Maloney admits that a slow withdrawal of opioids can reduce the risk of injury but not the patient’s pain. It can also be difficult to achieve, especially with patients who have suffered multiple injuries or surgeries.

“Sometimes it’s also difficult to change an individual’s mindset that increasing opioids are not helping but only increasing the risk,” he said.

Shelly said he believes that he’s not alone in suffering as a result of the overall opioid crisis in Canada and the push for physicians to reduce prescriptions. He fears that the cutbacks to the morphine will encourage individuals such as himself to self-medicate.

“I don’t want to do that and don’t want to do anything illegal to hurt myself,” the 66-year-old Sault Ste. Marie man said.

Maloney admits that the risk of self-medication is there, and he has seen patients turn to streets drugs. He then sees them in the addiction clinic.

“That’s unfortunate and unnecessary and unintended in the guidelines,” he said.

The key is for both the physician and patient to define levels of pain together and determine how a dosage can be reduced and still achieve a pain manageable lifestyle.

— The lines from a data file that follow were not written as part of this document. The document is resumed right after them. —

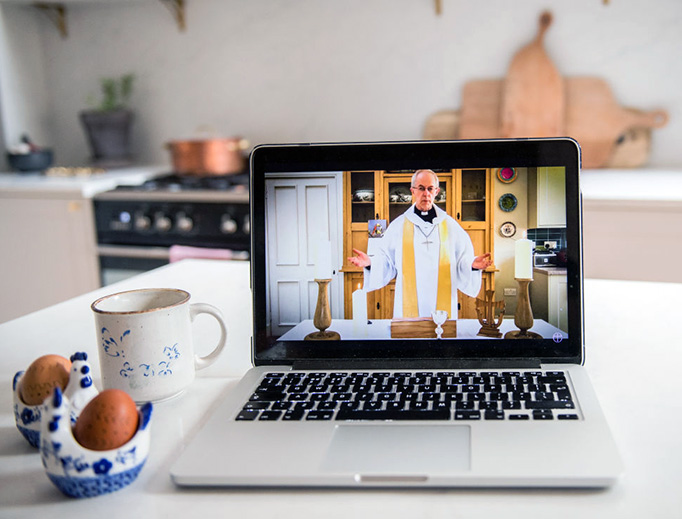 In this photo illustration the Anglican archbishop of Canterbury, Justin Welby, gives the first national digital Easter Sunday service from his kitchen at Lambeth Palace on April 12 in London, England.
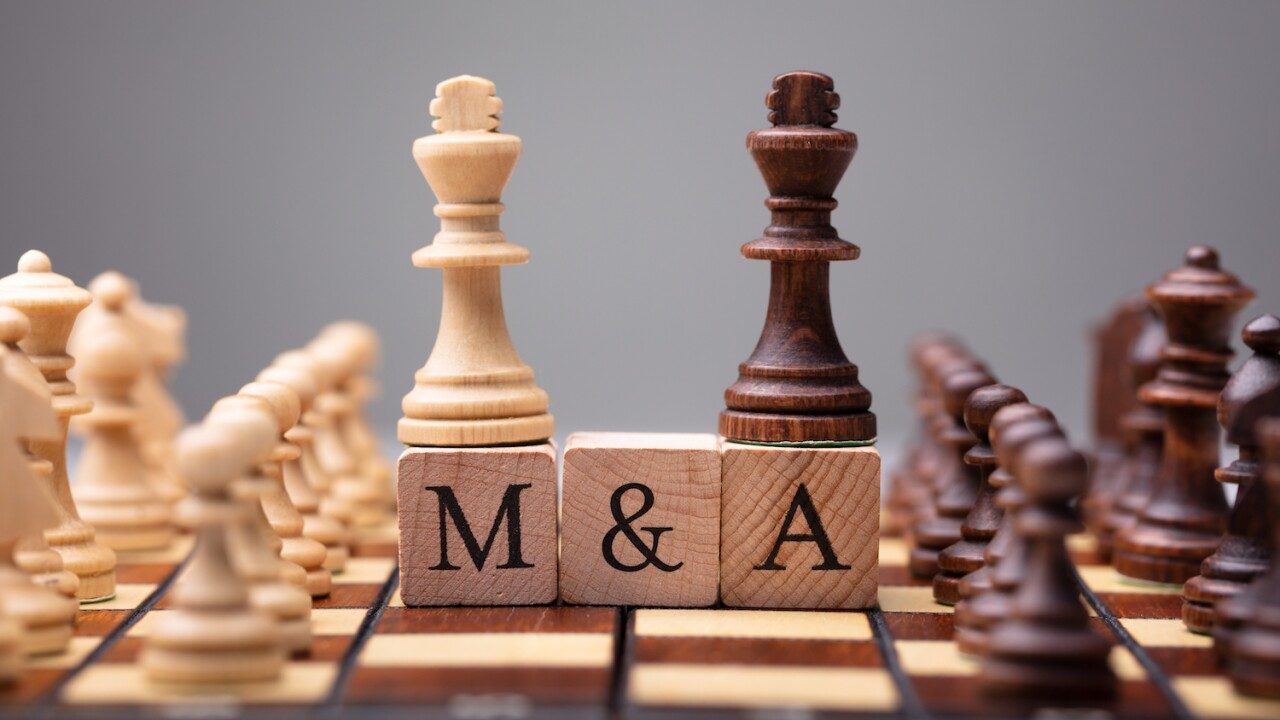 King Chess Pieces With Mergers And Acquisitions Text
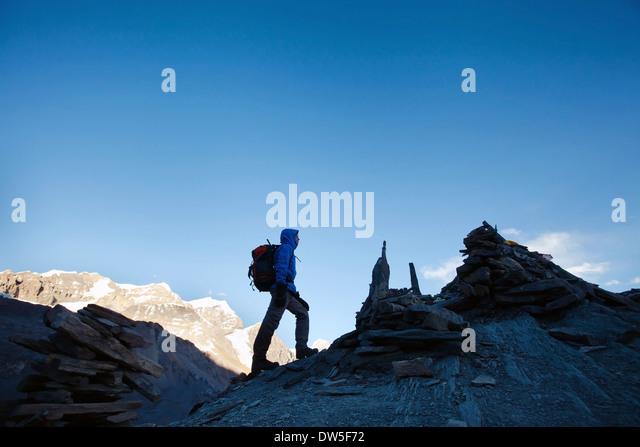 silhouette of hiker climbing mountain peak at sunrise - Stock Image
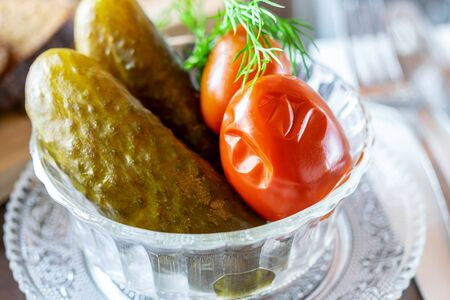 Salted marinated cucumbers and tomatoes with dill in the transparent glass bowl. Delicious traditional snack.  写真素材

Maloney can’t begin to guess the number of legacy patients in Sault Ste. Marie who could be in a difficult position because of the need to reduce the opioid crisis. Statistics, local or otherwise, are not available.

In the meantime, with emerging medical information, those prescribed opioids – and high dosages – are faced with tough times. Some may be able to adapt to lower doses, while others may not and the fear of falling through the cracks is real, like Shelly suggests.

Another picture that needs to be addressed by the medical community is how to deal with chronic pain patients in the future.

Maloney and several of his colleagues are examining the option of creating a chronic pain program in Sault Ste. Marie. The idea, still in its infancy, has seen a group of professionals visit McMaster University’s chronic pain clinic and a professional conference is scheduled in Sault Ste. Marie for next April that will deal with chronic pain and addictions.

“Communication is the key. It’s a complex issue that involves multiple agencies for treatment, enforcement and education,” he said.